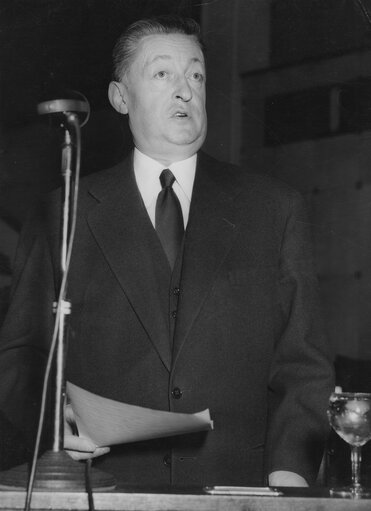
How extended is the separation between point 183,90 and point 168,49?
0.13 meters

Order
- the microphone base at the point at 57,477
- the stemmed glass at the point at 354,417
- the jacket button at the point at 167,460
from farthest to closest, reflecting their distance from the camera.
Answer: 1. the jacket button at the point at 167,460
2. the stemmed glass at the point at 354,417
3. the microphone base at the point at 57,477

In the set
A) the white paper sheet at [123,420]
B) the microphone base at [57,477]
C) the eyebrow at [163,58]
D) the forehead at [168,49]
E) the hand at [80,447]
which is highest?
the forehead at [168,49]

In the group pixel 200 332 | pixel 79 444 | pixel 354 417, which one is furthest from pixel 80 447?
pixel 354 417

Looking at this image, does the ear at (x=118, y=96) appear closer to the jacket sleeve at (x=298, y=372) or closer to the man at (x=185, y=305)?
the man at (x=185, y=305)

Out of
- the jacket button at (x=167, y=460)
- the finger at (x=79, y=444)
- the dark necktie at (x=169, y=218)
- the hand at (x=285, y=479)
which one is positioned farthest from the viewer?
the dark necktie at (x=169, y=218)

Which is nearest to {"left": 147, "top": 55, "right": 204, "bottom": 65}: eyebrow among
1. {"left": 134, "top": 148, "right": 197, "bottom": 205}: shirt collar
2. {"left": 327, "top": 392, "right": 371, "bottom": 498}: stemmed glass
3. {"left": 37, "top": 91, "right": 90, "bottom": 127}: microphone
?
{"left": 134, "top": 148, "right": 197, "bottom": 205}: shirt collar

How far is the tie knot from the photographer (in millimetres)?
2348

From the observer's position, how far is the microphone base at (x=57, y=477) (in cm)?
Answer: 139

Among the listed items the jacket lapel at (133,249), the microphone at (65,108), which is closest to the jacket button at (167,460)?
the jacket lapel at (133,249)

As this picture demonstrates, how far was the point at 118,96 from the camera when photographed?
99.7 inches

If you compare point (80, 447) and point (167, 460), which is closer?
point (80, 447)

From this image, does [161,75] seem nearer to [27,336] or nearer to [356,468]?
[27,336]

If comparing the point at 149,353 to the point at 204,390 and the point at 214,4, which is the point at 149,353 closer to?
the point at 204,390

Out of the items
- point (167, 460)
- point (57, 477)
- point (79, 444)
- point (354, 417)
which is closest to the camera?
point (57, 477)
◇ ◇ ◇ ◇
> [出題] 上の行をすべて、1行を1つの文字列とするJSONリストに書き直してください。空行は除き、画像を示す行も含めないでください。

> [解答]
[
  "How extended is the separation between point 183,90 and point 168,49?",
  "0.13 meters",
  "Order",
  "- the microphone base at the point at 57,477",
  "- the stemmed glass at the point at 354,417",
  "- the jacket button at the point at 167,460",
  "from farthest to closest, reflecting their distance from the camera.",
  "Answer: 1. the jacket button at the point at 167,460",
  "2. the stemmed glass at the point at 354,417",
  "3. the microphone base at the point at 57,477",
  "In the set",
  "A) the white paper sheet at [123,420]",
  "B) the microphone base at [57,477]",
  "C) the eyebrow at [163,58]",
  "D) the forehead at [168,49]",
  "E) the hand at [80,447]",
  "which is highest?",
  "the forehead at [168,49]",
  "In the group pixel 200 332 | pixel 79 444 | pixel 354 417, which one is furthest from pixel 80 447?",
  "pixel 354 417",
  "Looking at this image, does the ear at (x=118, y=96) appear closer to the jacket sleeve at (x=298, y=372) or closer to the man at (x=185, y=305)?",
  "the man at (x=185, y=305)",
  "Out of",
  "- the jacket button at (x=167, y=460)",
  "- the finger at (x=79, y=444)",
  "- the dark necktie at (x=169, y=218)",
  "- the hand at (x=285, y=479)",
  "which one is positioned farthest from the viewer?",
  "the dark necktie at (x=169, y=218)",
  "Which is nearest to {\"left\": 147, \"top\": 55, \"right\": 204, \"bottom\": 65}: eyebrow among",
  "1. {\"left\": 134, \"top\": 148, \"right\": 197, \"bottom\": 205}: shirt collar",
  "2. {\"left\": 327, \"top\": 392, \"right\": 371, \"bottom\": 498}: stemmed glass",
  "3. {\"left\": 37, \"top\": 91, \"right\": 90, \"bottom\": 127}: microphone",
  "?",
  "{\"left\": 134, \"top\": 148, \"right\": 197, \"bottom\": 205}: shirt collar",
  "How far is the tie knot from the photographer (in millimetres)?",
  "2348",
  "From the observer's position, how far is the microphone base at (x=57, y=477) (in cm)?",
  "Answer: 139",
  "Among the listed items the jacket lapel at (133,249), the microphone at (65,108), which is closest to the jacket button at (167,460)?",
  "the jacket lapel at (133,249)",
  "As this picture demonstrates, how far was the point at 118,96 from the camera when photographed?",
  "99.7 inches",
  "If you compare point (80, 447) and point (167, 460), which is closer?",
  "point (80, 447)",
  "From this image, does [161,75] seem nearer to [27,336] or nearer to [356,468]?",
  "[27,336]",
  "If comparing the point at 149,353 to the point at 204,390 and the point at 214,4, which is the point at 149,353 closer to?",
  "the point at 204,390",
  "Out of the items",
  "- point (167, 460)",
  "- point (57, 477)",
  "- point (79, 444)",
  "- point (354, 417)",
  "which is closest to the camera?",
  "point (57, 477)"
]